En Nouvelle-Calédonie, la fréquentation touristique en 2025 entre transition et relance

©CCI NC

En Nouvelle-Calédonie, la fréquentation touristique en 2025 entre transition et relance

Selon l’ISEE, l’Observatoire du tourisme et Nouvelle-Calédonie Tourisme (NCT), l’archipel a accueillis, en 2025, 58 421 touristes par avion, et 250 924 croisiéristes. « La destination confirme son entrée dans une phase de transition, mais aussi l’émergence de signaux clairs de reconquête post-crise » constate-t-on.

« Nous avons reconquis 47% du trafic aérien touristique et 73% des croisiéristes par rapport à 2023 » note NCT. « Il reste donc encore du chemin à parcourir car la crise de 2024 a lourdement affecté l’image et l’attractivité de la destination, malgré le travail de rassurance engagé auprès de nos marchés ».

Le nombre de touristes arrivés par avion en 2025 s’élève à 58 421. Un chiffre qui reste légèrement en-dessous de 2024 (59 399), en raison du premier trimestre de 2024, durant lequel la fréquentation était proche de 2023. Côté croisières, 250 924 passagers ont accosté sur l’archipel dans 81 paquebots. C’est une hausse de 31% par rapport à 2024, avec une grande disparité des escales : Nouméa et Lifou concentrent l’essentiel des croisiéristes.

L’office du tourisme calédonien constate donc « une reprise bien réelle et progressive », « lente » mais qui s’accélère au fil des mois. Pour janvier 2025, la fréquentation touristique était encore à 67% (3 446 touristes arrivés par avion) par rapport à 2023 (10 307). Cette différence s’établit à moins 40% en décembre dernier (8 601 contre 14 332).

Dans le détail, la reprise s’est d’abord appuyée sur l’Hexagone, « premier bassin émetteur avec 42% des arrivées et un taux de reconquête de 68% par rapport à 2023, avec une durée moyenne de séjour de 32 jours ». Suivent les « autres marchés affinitaires de proximité » comme Wallis et Futuna, puis l’Australie (20% des arrivées, 48% de reconquête, séjour moyen de 9,2 jours) et la Nouvelle-Zélande (4% des arrivées, 18% de reconquête, séjour moyen de 11 jours).

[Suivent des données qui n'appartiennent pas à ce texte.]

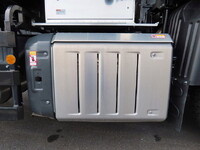 三菱ふそうスーパーグレート深ダンプ（土砂禁ダンプ）大型（10t）[写真15]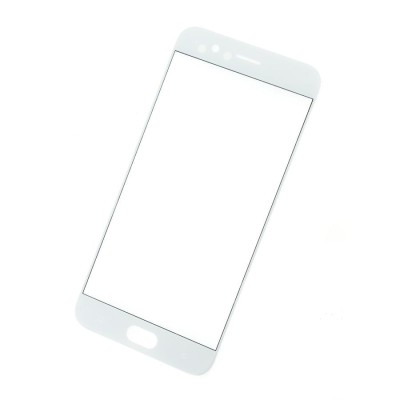 Geam Sticla Oppo R11, Alb foto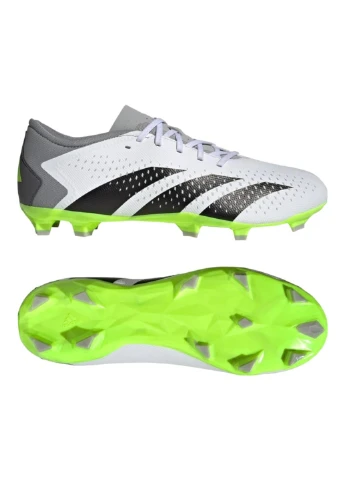 Футбольні бутси GZ0014 adidas Predator Accuracy.3 FG (341083686)
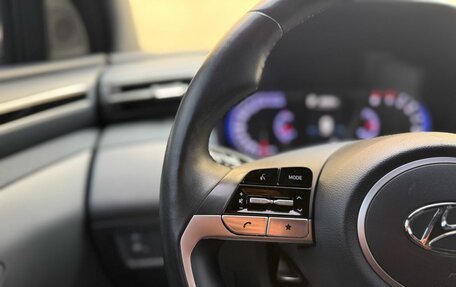Hyundai Tucson, 2023 год, 3 920 000 рублей, 14 фотография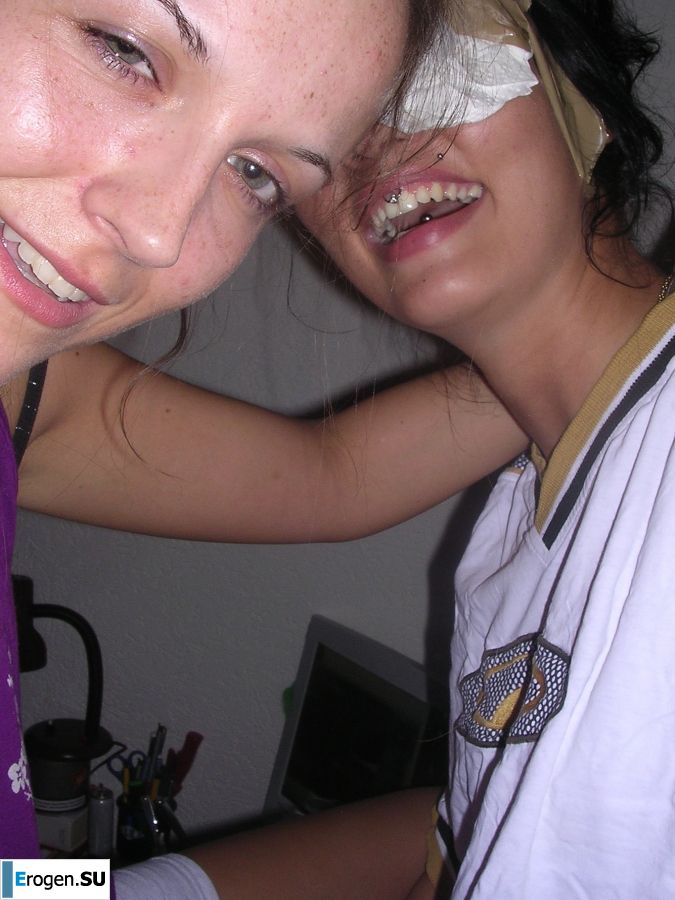 from the phone of a neighbor of a lesbian. Photo 22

Le secteur touristique en Nouvelle-Calédonie bénéficie enfin d’un « environnement plus favorable à une relance efficace ». « Bien que toujours contraint, l’écosystème touristique s’est nettement amélioré » salue l’office qui note l’abaissement des niveaux d’alerte voyageurs sur l’ensemble des marchés émetteurs, le rétablissement progressif de la capacité aérienne et le renforcement de l’offre touristique et hôtelière et la mobilisation des acteurs autour d’une feuille de route commune.